# [DATA FOR THIS EXERCISE]
::::::

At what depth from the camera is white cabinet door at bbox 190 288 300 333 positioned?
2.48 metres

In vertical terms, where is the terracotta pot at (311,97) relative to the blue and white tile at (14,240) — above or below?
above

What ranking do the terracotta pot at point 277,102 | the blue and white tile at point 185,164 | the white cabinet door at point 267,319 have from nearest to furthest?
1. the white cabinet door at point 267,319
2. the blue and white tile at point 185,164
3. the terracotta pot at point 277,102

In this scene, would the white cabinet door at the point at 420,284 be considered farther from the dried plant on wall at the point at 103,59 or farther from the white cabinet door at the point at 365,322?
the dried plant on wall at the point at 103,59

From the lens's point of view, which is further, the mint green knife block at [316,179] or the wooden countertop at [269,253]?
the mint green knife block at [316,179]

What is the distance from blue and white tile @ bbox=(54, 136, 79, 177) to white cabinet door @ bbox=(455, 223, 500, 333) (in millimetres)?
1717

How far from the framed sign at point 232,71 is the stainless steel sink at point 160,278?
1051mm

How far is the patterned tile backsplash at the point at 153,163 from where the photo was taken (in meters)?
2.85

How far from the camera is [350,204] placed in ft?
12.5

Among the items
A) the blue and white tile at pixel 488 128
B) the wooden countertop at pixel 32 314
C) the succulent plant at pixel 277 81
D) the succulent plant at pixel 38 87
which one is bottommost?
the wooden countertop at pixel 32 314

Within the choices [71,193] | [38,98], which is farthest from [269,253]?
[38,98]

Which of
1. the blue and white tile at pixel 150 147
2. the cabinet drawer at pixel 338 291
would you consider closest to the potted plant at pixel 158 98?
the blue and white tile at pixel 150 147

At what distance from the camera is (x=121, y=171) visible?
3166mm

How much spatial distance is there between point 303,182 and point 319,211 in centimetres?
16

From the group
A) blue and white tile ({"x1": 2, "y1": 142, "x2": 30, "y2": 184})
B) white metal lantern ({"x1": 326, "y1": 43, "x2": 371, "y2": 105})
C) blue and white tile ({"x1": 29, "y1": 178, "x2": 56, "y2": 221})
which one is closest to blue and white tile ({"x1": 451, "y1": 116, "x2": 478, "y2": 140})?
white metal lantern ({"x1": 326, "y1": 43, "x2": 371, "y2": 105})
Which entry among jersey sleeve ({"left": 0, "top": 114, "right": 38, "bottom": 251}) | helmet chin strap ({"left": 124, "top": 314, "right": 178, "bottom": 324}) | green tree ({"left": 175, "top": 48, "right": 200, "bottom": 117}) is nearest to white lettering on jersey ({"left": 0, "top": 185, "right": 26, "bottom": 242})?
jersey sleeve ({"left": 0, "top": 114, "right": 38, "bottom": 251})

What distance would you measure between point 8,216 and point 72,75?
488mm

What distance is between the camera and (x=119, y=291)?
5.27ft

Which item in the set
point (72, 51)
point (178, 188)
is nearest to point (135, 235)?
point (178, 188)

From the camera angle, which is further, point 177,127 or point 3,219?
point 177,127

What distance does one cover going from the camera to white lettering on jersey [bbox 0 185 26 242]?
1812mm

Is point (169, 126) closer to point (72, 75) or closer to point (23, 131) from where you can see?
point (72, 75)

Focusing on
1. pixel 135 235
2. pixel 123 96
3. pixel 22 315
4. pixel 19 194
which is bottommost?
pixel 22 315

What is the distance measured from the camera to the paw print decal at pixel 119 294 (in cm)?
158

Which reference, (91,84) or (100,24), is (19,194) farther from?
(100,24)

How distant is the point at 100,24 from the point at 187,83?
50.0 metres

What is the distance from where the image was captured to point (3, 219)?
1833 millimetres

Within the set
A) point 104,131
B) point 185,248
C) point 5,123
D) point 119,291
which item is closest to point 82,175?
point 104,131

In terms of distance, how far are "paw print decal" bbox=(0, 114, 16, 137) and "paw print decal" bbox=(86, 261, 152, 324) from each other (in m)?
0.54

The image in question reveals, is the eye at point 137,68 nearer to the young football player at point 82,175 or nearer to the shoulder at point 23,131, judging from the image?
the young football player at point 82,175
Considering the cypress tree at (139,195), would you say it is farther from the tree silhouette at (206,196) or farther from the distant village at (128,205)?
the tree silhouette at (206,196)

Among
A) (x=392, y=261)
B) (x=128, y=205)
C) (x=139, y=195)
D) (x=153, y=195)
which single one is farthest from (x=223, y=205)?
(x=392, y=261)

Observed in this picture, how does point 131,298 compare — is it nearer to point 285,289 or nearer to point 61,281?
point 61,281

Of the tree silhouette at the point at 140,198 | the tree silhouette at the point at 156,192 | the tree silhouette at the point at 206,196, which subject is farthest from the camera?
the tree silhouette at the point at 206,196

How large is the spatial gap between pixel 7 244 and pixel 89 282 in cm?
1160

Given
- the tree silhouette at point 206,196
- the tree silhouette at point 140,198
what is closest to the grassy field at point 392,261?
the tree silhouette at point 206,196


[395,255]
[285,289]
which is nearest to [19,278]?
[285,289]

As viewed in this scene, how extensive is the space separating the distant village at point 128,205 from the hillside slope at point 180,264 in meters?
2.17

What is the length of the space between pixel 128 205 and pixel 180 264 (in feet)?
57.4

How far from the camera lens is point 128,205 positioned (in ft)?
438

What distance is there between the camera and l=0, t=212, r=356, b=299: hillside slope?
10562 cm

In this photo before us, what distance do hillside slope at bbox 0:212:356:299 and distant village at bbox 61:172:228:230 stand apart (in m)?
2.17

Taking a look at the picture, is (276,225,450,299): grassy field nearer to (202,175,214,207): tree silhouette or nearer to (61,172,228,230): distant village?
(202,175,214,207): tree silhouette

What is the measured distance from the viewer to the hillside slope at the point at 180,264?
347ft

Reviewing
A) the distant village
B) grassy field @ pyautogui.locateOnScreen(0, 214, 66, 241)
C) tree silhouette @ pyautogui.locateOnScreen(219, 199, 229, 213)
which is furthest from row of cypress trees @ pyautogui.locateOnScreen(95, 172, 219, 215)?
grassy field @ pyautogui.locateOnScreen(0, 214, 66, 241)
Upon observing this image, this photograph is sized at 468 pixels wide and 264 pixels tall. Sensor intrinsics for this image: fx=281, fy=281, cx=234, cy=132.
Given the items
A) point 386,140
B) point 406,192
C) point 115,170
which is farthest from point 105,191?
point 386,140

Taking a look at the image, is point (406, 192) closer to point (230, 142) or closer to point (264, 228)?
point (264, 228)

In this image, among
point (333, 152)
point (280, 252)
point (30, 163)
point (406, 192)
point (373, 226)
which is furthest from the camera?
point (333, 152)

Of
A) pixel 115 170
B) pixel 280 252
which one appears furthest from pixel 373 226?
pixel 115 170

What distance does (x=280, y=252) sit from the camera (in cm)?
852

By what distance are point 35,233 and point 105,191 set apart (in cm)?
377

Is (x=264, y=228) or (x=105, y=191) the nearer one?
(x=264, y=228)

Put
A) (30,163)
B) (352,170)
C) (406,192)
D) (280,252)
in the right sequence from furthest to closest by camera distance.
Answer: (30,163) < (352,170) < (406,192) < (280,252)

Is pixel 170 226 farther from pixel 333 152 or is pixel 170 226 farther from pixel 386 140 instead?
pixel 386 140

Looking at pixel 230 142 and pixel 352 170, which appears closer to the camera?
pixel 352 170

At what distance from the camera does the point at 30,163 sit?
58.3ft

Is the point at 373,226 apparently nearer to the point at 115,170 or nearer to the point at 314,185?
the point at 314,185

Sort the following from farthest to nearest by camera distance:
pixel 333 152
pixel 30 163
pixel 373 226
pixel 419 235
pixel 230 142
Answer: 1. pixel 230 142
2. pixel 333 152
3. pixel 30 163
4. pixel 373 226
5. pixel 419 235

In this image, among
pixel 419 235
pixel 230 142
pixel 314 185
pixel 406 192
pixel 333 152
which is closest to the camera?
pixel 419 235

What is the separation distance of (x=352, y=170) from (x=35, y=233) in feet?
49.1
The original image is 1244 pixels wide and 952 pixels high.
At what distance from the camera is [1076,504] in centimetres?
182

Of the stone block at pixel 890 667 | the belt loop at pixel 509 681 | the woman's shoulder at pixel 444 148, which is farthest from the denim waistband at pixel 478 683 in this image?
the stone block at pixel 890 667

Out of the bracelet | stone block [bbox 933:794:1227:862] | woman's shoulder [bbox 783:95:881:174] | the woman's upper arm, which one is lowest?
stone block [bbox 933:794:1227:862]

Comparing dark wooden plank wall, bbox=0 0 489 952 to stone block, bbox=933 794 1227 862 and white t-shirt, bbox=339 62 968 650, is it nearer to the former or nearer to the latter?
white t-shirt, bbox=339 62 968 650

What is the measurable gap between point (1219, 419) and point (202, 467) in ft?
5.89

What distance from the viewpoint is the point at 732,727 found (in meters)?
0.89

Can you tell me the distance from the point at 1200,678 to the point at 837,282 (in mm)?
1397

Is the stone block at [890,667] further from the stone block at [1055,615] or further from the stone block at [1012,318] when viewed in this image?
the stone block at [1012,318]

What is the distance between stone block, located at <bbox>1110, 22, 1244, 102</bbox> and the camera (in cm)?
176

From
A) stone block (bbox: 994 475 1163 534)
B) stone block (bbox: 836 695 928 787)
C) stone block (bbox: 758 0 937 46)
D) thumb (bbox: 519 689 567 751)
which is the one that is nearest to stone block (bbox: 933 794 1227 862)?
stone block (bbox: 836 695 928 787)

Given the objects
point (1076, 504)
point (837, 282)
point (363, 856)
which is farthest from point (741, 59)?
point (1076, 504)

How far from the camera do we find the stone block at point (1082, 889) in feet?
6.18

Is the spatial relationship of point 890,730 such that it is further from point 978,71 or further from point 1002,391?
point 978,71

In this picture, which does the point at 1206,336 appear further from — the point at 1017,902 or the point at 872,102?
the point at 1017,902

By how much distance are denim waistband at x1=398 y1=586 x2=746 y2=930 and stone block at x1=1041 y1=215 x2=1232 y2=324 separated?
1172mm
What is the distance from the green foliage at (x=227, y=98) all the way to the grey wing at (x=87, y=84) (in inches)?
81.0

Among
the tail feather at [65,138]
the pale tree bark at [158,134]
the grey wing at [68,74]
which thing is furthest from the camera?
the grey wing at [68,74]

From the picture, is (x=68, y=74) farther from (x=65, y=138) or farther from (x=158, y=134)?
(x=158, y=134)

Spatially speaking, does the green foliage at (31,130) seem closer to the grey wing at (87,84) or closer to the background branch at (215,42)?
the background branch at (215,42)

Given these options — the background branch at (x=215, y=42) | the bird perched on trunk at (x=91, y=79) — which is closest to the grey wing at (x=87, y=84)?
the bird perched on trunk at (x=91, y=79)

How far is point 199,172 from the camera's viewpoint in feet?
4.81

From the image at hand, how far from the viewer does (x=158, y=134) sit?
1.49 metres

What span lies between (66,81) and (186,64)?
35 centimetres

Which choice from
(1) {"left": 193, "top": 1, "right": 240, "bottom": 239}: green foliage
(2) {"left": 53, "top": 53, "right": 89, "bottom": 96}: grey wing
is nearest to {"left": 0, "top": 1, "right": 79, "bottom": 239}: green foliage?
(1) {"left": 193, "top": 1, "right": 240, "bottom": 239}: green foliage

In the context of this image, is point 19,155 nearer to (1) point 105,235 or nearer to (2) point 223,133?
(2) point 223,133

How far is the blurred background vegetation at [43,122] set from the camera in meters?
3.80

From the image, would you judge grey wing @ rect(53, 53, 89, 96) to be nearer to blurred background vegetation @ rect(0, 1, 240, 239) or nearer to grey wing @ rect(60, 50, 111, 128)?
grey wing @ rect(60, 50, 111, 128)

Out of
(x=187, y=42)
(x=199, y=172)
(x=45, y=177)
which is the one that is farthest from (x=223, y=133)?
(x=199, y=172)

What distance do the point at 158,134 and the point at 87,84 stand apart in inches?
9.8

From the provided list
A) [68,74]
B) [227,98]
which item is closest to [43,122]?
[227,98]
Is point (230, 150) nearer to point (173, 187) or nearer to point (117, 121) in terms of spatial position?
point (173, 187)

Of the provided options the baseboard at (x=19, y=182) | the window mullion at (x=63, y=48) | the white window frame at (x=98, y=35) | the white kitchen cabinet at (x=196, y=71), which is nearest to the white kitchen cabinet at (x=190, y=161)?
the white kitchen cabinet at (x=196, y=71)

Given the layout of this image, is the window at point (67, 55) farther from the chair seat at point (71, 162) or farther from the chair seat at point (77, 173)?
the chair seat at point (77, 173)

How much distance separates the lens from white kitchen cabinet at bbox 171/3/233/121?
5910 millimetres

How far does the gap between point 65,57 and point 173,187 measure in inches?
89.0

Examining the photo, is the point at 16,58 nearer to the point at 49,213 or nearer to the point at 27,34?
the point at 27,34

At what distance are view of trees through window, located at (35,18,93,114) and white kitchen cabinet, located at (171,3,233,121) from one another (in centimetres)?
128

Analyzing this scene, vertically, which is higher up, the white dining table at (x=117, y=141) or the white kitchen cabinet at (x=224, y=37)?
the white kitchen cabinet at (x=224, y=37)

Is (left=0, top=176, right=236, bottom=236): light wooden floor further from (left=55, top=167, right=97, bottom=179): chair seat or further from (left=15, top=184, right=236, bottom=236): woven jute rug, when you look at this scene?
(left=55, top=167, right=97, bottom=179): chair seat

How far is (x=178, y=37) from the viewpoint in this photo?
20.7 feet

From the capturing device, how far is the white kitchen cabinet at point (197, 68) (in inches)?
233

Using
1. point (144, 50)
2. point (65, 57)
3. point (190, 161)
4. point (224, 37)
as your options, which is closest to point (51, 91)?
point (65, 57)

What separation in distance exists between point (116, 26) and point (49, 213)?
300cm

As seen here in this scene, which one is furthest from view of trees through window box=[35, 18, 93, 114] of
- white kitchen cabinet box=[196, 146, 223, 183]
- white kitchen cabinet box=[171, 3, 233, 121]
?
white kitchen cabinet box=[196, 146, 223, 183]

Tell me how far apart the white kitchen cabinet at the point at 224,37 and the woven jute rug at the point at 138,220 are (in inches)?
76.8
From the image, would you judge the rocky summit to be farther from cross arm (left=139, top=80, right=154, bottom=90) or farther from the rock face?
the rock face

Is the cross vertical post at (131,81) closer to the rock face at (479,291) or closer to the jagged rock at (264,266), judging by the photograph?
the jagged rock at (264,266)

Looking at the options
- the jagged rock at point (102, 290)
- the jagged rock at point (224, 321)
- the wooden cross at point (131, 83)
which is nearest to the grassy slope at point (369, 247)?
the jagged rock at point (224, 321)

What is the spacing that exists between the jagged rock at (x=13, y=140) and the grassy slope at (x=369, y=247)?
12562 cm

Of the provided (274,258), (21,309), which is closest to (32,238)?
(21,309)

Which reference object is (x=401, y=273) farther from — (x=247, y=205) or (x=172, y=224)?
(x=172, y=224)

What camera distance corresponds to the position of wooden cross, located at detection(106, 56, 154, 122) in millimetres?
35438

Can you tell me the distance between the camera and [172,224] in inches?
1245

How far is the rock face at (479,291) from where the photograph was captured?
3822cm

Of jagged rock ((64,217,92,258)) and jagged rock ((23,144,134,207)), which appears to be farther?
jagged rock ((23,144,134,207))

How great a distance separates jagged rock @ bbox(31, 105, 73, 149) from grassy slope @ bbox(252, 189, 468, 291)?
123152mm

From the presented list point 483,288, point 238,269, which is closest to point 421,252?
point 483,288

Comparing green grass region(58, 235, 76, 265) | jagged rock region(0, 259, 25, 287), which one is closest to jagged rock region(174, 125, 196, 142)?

::::::

# [WORK INSTRUCTIONS]
Update everything from the line containing "What is the measured" down to the line containing "5. pixel 419 235", replacing "furthest" with "most distant" and leaving the rest as it is.

# [REPLY]
What is the measured distance from the viewer to the hillside slope at the point at 180,264?
347ft

Reviewing
A) the distant village
B) grassy field @ pyautogui.locateOnScreen(0, 214, 66, 241)
C) tree silhouette @ pyautogui.locateOnScreen(219, 199, 229, 213)
which is most distant from row of cypress trees @ pyautogui.locateOnScreen(95, 172, 219, 215)?
grassy field @ pyautogui.locateOnScreen(0, 214, 66, 241)
Upon observing this image, this photograph is sized at 468 pixels wide and 264 pixels tall. Sensor intrinsics for this image: fx=281, fy=281, cx=234, cy=132.
Given the items
A) point 386,140
B) point 406,192
C) point 115,170
which is farthest from point 105,191?
point 386,140

Taking a look at the image, is point (406, 192) closer to point (230, 142) or closer to point (264, 228)?
point (264, 228)

In this image, among
point (333, 152)
point (280, 252)
point (30, 163)
point (406, 192)
point (373, 226)
which is most distant from the camera?
point (333, 152)

Of
A) pixel 115 170
B) pixel 280 252
which one appears most distant from pixel 373 226?
pixel 115 170

What distance does (x=280, y=252) sit from the camera (in cm)?
852

By what distance are point 35,233 and point 105,191 set apart (in cm)?
377

Is (x=264, y=228) or (x=105, y=191) the nearer one?
(x=264, y=228)

Put
A) (30,163)
B) (352,170)
C) (406,192)
D) (280,252)
in the right sequence from most distant to closest by camera distance.
Answer: (30,163) < (352,170) < (406,192) < (280,252)

Is pixel 170 226 farther from pixel 333 152 or is pixel 170 226 farther from pixel 386 140 instead?
pixel 386 140

Looking at pixel 230 142 and pixel 352 170, which appears closer to the camera?
pixel 352 170

At what distance from the camera does the point at 30,163 sit?
58.3ft

Is the point at 373,226 apparently nearer to the point at 115,170 or nearer to the point at 314,185?
the point at 314,185

Sort the following from farthest to nearest by camera distance:
pixel 333 152
pixel 30 163
pixel 373 226
pixel 419 235
pixel 230 142
Answer: 1. pixel 230 142
2. pixel 333 152
3. pixel 30 163
4. pixel 373 226
5. pixel 419 235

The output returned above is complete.